Salicylic acid (SA) is an endogenous plant hormone that has a wide range of pharmacological effects. Studies have indicated that SA has herbicide safening activity. In this study, the herbicide safening activity of SA and 20 substituted molecules were tested on agar-cultured rice. Biological assay results indicated that SA and substituted SA had a low inhibitory effect on the growth of rice seedlings (Oryza sativa), and partially alleviated the effects of metolachlor toxicity. Moreover, at 0.25 mg L⁻¹, the safening effect of compounds l and u lessened the effects of metolachlor phytotoxicity on plant height and fresh weight when compared to the effects of the control, fenclorim. The effects of metolachlor toxicity were reduced on root length due to the safening effects of compounds l, n, and u; these effects were greater than those of fenclorim. These compounds could facilitate the development of novel herbicide safeners.

1. Introduction

Herbicides are commonly used to control weeds, and guarantee the normal growth and development of grain crops to meet rapidly growing demands [1]. Chloramides (e.g., metolachlor, acetochlor, and pretilachlor) are among the most commonly used herbicide types. However, chloramides negatively affect the yield and growth of crops such as sweet potato, sorghum, wheat, soybean, corn, and rice [2,3,4,5,6]. Technologies that can combat the poor selectivity of herbicides include selective conventional herbicides and herbicide safeners [7,8]. Herbicide safeners are the most direct and cost-effective of these methods [9]. When used with specific herbicides, safeners can reduce the toxicity and improve the selectivity of herbicides [9,10].

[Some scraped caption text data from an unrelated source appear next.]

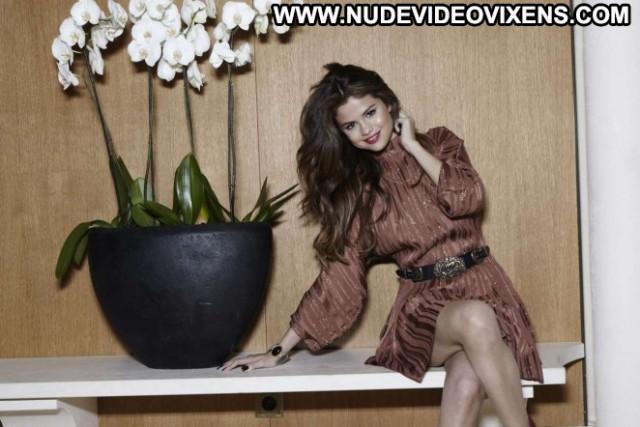 Selena Gomez Hot Babe Paparazzi Posing Hot Beautiful Celebrity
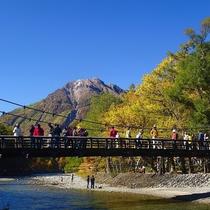 ◆河童橋と上高地の景色。秋の様子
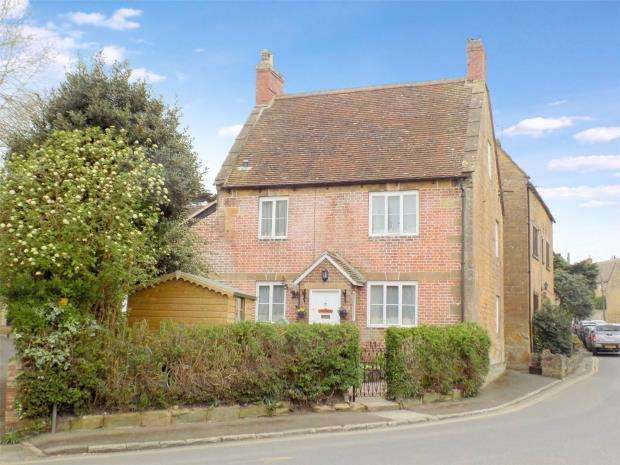 3 Bedrooms Detached House for sale in St. James Street, South Petherton, Somerset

A common mechanism of herbicide detoxification by safeners, of which there are many, was derived from the theory of glutathione conjugation. According to this theory, herbicide safeners induce the expression of glutathione S–transferases (GSTs) in plants, which increases the rate of conversion of GST-bound herbicide into a non-toxic intermediate compound, thus preventing toxicity towards crops [11,12]. The first commercialized herbicide safener, 1,8–naphthalic anhydride (NA), was discovered in 1978 by Hoffman et al. and was used to protect corn from thiocarbamate herbicide damage [13,14,15,16]. Synthetic herbicide safeners such as fenclorim, dichlormid, flurazole, fenchlorazole, and dymrone have since been commercialized for crop protection [17,18,19,20]. However, some commercially available herbicide safeners (e.g., dichlormid, benoxacor, and furilazole) are toxic to both aquatic organisms and mammals [21]. The environmental toxicity of these compounds has led to a greater search for highly efficient, highly active, and environmentally friendlier herbicide safeners, representing a new direction for the development of pesticides.

Salicylic acid (SA) is an endogenous plant hormone that plays an important role in the regulation and control of plant growth and developmental processes [22], such as seed germination, stomatal movement, photoperiodic responses, organ differentiation, and senescence mediation [23,24,25]. SA is also involved in the regulation of starvation-induced flowering in duckweed (Lemna paucicostata) [26], which has led to the use of SA as an inhibitor of ethylene release in sliced flowers and to preserve fruit [27,28,29]. Numerous studies have shown that SA is an important signal molecule for plant disease resistance [30,31,32,33], and that plants’ SA concentration is closely related to overall disease resistance. SA induces plants such as tobacco, cucumber, soybean, beet, rice, and corn to produce and accumulate protein, which can convey resistance to fungi, bacteria, viruses, and other harmful microorganisms [34,35,36,37,38,39].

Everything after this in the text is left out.